# Homework Help: Frequency equation

1. Dec 23, 2008

### l.e.d.

How do you get to change the equation

f = 1/2L $$\sqrt{}$$ P/$$\mu$$

to match the equation y=mx+c?

I tried to solve it but only came up with

$$\mu$$ = 1P / f2L (where the 1 and the L are squared)

and still that is not in the form of y=mx +c!!

Any help is greatly appreciated. Thanks

2. Dec 23, 2008

### chaoseverlasting

Hi, welcome to PF. What exactly is the question? I dont think you can get a linear equation from what you have.

3. Dec 23, 2008

### l.e.d.

Thanks chaoseverlasting! actually the problem is about an experiment where there's a wire carrying a current and its placed in a magnetic field. The current is AC and therefore the force of the wire will reverse direrction with the same frequency of the current. This makes the wire resonate. The equation i wrote above is given for the frequency.

It sasys that it's required to measure the mass per unit length of this wire and it says that to do this values of the frequency and wire lenth need to be taken as they are made to vary. A table is given for these values.

Then there's this question which asks to explain how you would use the tabulated data to plot a suitable graph in order to determine the mass per unit length.

Now, i thought that maybe I should get that equation in the y=mx+c form so that I can eventually plot the graph.
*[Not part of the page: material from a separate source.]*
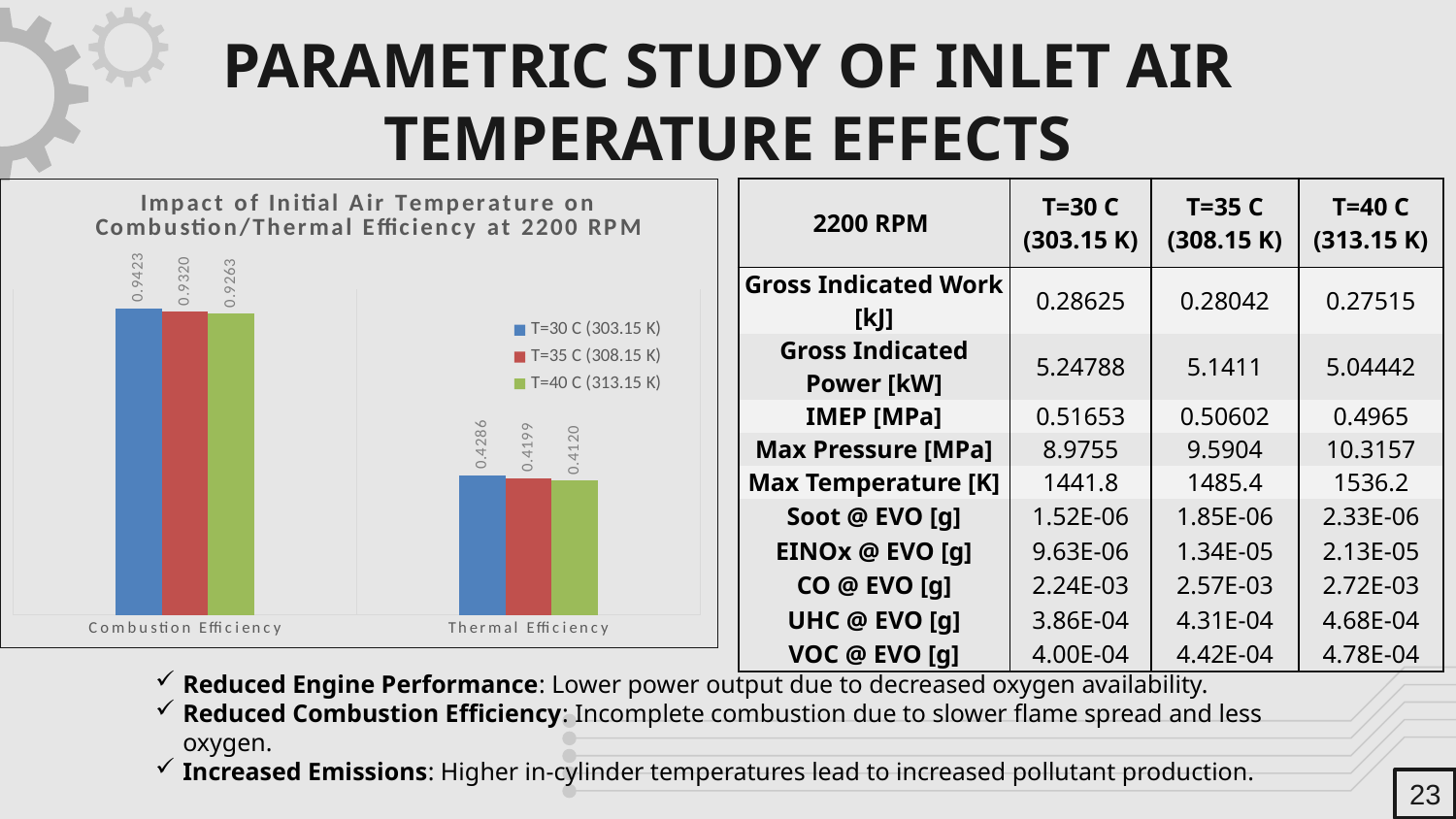
What type of chart is shown on the slide? Bar chart What is the title of the chart? Impact of Initial Air Temperature on Combustion/Thermal Efficiency at 2200 RPM How many series does the chart legend list? 3 What is the combustion efficiency for T=35 C (308.15 K)? 0.9320 Which inlet air temperature gives the lowest thermal efficiency? T=40 C (313.15 K) What is the difference between the thermal efficiency at T=30 C and at T=35 C? 0.0087 Which is larger: the combustion efficiency at T=35 C or the combustion efficiency at T=40 C? Combustion efficiency at T=35 C What is the combustion efficiency for T=30 C (303.15 K)? 0.9423 What is the difference between the combustion efficiency at T=30 C and at T=40 C? 0.0160 What is the thermal efficiency for T=40 C (313.15 K)? 0.4120 What is the thermal efficiency for T=35 C (308.15 K)? 0.4199 Which inlet air temperature gives the highest combustion efficiency? T=30 C (303.15 K)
I can't manage to do it though and that's the problem..Actually, what I really need to figure out is how I'm going to plot the graph not the equation bit.
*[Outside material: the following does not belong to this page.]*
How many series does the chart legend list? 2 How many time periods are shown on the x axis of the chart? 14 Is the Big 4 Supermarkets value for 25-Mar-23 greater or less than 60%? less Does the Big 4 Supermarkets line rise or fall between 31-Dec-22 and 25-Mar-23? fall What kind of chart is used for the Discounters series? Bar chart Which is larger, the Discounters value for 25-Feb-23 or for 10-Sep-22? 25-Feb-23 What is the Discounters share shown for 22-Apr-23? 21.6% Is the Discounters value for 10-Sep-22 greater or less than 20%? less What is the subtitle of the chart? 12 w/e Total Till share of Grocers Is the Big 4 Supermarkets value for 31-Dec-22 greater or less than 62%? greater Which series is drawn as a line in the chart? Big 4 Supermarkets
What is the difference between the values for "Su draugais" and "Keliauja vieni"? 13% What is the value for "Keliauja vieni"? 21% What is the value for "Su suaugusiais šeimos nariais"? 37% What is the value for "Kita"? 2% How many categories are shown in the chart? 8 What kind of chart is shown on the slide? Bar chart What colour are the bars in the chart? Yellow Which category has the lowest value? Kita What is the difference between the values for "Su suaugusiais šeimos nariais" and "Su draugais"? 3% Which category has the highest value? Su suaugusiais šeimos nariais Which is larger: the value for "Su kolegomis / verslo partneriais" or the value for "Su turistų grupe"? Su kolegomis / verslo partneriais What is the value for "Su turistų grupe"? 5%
Hope i cleared some things up here, if it's still vague just ask and maybe I can explain further!

Thanks :-)

4. Dec 23, 2008

### Redbelly98

Staff Emeritus
Hi,

Since f is inversely proportional to L, you won't get a nice linear relation by plotting f vs. L.

However, since f is directly proportional to (1/L), you could plot or make a table of f and (1/L), instead of L.

The graph will then be a straight line, and the slope will be related to μ somehow. Also, you will need to know what P is.

Note to others: the equation in the OP can be written (perhaps more clearly) as

$$\frac{\sqrt{P/\mu}}{2L}$$

5. Dec 24, 2008

### l.e.d.

Thanks for your reply! Yes, I understand what you mean and I think that I have to draw a graph of frequency against 1/L. The problem now is how I will get to find μ because I don't know what the gradient of such a graph will give me. I think, therefore, that before I plot the graph I need to arrange the equation such that it I will be able to know beforehand what the gradient of the graph will give me.

Thanks:-)

6. Dec 24, 2008

### Redbelly98

Staff Emeritus
$$f = \frac{\sqrt{P/\mu}}{2}\cdot \frac{1}{L} \ + \ 0$$

That should help you see what corresponds to "x", "y", "m" and "c" in
y = m.x + c ​

7. Dec 28, 2008

### l.e.d.

Thanks Redbelly98!! I think I can work it out now! And sry for the late reply..Thankyou all! :)